§ **Excerpt**:
From the December 2005 issue
(Page 2 of 6)
Biggest obstacle: The greatest barrier to reform is that, when it comes to education, Americans have lost sight of the distinction between means and ends. Our state-run school system is no longer recognized as just one possible tool for pursuing universal education; it has come to be misperceived as an ultimate goal in and of itself. The term "public education" has come to refer to both the institution of public schooling and the ideals that the institution is meant to advance.
In George Orwell's 1984, the state deliberately circumscribes its citizens' vocabulary to impede dissenting thought. The conflation of educational means and ends in modern America produces a similar result. Many Americans can no longer even imagine a world in which education is delivered other than via a government monopoly. And criticisms of state schooling are often misconstrued or misrepresented as attacks on the idea of universal access to good schools.
Those with a vested interest in the status quo are so effective in scuttling reforms because they leverage this equivocation between means and ends. If it can be eradicated, or even mitigated, it will dramatically advance the cause of educational excellence.

Contour annotation records
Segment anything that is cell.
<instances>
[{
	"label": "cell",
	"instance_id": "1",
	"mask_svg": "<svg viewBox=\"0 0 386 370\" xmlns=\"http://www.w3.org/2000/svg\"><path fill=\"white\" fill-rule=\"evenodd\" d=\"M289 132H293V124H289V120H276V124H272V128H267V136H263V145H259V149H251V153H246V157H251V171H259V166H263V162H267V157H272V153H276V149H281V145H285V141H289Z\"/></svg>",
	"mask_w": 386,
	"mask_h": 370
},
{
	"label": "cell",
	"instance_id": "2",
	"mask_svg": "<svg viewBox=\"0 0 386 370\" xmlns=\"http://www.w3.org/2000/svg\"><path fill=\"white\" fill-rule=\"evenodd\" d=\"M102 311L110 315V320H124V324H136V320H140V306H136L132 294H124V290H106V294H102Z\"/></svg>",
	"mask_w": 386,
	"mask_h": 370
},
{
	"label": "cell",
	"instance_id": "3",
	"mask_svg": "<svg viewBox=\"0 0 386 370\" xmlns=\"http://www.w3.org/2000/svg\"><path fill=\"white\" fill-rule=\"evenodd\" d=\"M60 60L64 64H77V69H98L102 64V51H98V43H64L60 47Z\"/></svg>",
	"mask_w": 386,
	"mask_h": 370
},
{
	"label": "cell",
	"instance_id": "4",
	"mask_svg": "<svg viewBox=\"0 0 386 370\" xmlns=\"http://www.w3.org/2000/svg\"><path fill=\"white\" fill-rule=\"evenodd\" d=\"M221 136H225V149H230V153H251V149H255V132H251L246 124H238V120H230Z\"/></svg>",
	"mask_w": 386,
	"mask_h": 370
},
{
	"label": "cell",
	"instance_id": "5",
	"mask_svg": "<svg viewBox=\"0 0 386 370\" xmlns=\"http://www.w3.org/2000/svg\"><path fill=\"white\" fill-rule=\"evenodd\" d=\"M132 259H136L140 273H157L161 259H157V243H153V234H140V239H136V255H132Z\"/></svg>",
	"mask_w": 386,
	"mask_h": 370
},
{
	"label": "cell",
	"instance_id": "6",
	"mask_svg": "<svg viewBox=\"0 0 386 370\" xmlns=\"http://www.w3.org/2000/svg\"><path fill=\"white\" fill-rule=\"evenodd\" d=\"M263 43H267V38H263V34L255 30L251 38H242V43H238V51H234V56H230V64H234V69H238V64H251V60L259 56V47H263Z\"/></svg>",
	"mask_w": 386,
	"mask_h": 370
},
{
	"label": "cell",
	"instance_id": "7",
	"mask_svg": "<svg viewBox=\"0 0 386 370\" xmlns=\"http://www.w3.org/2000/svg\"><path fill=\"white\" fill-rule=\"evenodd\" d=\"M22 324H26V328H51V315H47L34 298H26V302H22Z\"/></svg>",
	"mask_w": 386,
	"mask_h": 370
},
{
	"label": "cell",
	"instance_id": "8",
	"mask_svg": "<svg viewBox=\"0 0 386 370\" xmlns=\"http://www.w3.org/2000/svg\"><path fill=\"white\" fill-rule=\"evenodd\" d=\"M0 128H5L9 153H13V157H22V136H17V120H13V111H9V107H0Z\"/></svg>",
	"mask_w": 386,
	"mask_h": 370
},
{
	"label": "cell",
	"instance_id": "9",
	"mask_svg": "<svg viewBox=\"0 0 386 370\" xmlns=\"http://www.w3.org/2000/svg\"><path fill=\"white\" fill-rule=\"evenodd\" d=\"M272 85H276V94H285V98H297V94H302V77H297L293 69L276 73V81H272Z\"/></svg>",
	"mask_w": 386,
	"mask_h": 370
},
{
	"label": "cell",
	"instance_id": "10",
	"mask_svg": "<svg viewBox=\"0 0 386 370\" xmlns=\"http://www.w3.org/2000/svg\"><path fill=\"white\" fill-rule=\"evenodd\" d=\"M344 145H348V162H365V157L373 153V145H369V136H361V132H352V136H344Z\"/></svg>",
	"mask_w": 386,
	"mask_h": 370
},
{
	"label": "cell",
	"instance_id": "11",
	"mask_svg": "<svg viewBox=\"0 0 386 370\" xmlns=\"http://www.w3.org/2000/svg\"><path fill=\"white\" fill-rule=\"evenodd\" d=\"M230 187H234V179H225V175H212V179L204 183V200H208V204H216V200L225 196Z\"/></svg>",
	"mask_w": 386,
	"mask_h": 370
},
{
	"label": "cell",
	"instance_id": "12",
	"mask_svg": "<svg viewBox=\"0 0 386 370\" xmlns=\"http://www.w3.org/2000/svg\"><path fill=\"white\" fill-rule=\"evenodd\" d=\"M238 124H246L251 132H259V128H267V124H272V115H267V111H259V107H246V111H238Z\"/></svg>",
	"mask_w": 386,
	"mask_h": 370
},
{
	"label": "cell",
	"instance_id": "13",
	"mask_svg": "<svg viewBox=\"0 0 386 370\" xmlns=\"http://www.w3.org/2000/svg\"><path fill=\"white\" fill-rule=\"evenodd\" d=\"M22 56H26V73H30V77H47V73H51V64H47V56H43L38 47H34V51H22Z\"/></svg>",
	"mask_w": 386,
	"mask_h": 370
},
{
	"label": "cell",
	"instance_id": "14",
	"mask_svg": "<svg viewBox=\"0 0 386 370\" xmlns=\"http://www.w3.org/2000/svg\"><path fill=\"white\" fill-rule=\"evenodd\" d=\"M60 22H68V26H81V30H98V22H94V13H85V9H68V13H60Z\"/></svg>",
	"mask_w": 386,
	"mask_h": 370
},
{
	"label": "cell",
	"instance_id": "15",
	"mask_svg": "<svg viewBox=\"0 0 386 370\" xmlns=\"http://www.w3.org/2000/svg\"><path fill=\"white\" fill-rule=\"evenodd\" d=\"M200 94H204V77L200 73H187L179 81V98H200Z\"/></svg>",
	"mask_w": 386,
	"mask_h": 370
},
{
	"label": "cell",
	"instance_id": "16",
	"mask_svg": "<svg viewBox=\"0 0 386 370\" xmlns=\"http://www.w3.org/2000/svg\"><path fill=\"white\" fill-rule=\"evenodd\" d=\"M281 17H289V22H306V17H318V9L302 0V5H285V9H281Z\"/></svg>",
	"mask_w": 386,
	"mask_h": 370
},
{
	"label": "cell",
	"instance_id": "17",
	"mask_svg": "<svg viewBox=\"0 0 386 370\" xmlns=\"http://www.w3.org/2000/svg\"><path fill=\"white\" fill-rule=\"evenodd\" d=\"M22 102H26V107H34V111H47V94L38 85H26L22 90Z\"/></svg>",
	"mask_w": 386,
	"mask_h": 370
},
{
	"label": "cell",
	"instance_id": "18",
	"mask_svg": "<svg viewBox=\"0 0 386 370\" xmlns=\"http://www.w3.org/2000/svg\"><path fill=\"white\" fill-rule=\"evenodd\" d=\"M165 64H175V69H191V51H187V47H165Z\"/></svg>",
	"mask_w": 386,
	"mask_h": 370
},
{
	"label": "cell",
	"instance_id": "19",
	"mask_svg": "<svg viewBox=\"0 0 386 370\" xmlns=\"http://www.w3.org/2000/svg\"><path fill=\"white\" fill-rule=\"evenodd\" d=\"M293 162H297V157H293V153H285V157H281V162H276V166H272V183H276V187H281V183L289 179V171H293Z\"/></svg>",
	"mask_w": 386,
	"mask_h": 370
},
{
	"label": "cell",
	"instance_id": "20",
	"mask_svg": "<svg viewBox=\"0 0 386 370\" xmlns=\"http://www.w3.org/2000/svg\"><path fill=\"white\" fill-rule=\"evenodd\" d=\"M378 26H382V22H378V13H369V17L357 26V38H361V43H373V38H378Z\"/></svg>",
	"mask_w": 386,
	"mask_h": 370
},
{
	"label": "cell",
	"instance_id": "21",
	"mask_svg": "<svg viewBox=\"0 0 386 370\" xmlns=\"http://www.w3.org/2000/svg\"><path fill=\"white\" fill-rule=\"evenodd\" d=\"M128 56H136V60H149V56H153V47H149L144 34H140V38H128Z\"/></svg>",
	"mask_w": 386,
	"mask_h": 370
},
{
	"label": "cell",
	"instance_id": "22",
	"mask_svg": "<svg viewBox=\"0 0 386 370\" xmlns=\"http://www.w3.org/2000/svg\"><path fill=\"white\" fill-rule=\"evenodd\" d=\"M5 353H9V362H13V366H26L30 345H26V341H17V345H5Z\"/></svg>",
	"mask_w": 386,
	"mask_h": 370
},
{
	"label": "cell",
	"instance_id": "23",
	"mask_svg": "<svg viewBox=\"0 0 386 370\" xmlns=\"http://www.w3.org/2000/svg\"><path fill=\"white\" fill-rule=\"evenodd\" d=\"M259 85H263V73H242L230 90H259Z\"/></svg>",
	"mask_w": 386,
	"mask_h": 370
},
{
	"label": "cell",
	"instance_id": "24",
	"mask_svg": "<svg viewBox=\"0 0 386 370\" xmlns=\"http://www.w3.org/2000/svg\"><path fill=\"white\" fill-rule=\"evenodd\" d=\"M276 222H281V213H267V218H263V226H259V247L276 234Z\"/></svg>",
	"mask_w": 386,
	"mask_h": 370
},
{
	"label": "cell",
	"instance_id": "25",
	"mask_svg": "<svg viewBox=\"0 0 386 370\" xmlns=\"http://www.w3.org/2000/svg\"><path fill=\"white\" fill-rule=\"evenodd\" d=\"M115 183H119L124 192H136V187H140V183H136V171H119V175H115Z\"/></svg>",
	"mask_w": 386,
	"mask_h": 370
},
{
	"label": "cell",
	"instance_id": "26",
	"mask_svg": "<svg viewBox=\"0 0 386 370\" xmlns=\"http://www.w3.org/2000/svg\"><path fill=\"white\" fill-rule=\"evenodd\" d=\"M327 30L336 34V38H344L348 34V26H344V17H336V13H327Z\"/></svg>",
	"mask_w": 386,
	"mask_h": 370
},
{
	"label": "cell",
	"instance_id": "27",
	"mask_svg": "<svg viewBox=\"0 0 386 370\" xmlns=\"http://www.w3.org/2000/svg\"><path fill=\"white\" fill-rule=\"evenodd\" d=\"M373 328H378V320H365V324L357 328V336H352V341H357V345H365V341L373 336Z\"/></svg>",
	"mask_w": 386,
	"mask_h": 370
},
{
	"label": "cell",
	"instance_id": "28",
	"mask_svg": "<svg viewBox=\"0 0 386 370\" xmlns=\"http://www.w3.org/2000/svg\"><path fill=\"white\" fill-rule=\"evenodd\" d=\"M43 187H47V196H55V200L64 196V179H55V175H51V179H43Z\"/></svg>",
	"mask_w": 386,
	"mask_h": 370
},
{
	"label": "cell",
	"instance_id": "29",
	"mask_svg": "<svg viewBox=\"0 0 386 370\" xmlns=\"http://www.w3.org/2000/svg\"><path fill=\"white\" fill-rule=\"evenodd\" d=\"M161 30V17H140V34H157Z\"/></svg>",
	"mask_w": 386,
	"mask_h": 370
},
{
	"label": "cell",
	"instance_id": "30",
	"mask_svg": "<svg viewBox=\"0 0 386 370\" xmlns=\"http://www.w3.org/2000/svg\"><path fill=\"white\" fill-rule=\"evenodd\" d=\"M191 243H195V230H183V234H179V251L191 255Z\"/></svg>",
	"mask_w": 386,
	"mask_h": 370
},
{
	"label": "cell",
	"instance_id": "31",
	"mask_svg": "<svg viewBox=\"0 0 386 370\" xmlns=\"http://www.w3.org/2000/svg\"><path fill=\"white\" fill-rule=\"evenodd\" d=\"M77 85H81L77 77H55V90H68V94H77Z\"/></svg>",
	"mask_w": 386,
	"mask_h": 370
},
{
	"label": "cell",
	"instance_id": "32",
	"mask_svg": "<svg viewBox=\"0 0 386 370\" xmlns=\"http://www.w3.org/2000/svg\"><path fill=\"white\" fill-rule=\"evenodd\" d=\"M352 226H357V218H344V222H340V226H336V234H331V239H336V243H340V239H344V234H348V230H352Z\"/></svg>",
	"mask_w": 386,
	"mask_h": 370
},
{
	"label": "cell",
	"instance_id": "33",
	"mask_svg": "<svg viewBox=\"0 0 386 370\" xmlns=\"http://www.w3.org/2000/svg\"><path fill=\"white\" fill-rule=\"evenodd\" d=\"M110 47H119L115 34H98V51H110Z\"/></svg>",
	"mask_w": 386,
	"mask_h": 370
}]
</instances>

§ **Exercise tasks**:
A - For each statement, decide whether it agrees with the education reform excerpt, answering yes or no and quoting the words of the excerpt that settle it. (i) The excerpt names the loss of the distinction between means and ends as the greatest barrier to reform. (ii) In the excerpt's account of Orwell's 1984, the state widens its citizens' vocabulary. (iii) The excerpt holds that criticisms of state schooling are usually understood correctly.
B - Using the education reform excerpt, answer each question on its own line:
(i) Which issue of the publication does the excerpt come from?
(ii) Which novel does the excerpt cite?
(iii) What do those with a vested interest in the status quo leverage?
C - Set down the education reform excerpt word for word, from "Biggest obstacle: The" up to and including "meant to advance.".
The entries above come from a separate source.

§ **Results for each task**:
A -
(i) Yes: "The greatest barrier to reform is that, when it comes to education, Americans have lost sight of the distinction between means and ends."
(ii) No: "the state deliberately circumscribes its citizens' vocabulary to impede dissenting thought"
(iii) No: "criticisms of state schooling are often misconstrued or misrepresented as attacks on the idea of universal access to good schools"

B -
(i) The December 2005 issue
(ii) George Orwell's 1984
(iii) The equivocation between means and ends

C -
Biggest obstacle: The greatest barrier to reform is that, when it comes to education, Americans have lost sight of the distinction between means and ends. Our state-run school system is no longer recognized as just one possible tool for pursuing universal education; it has come to be misperceived as an ultimate goal in and of itself. The term "public education" has come to refer to both the institution of public schooling and the ideals that the institution is meant to advance.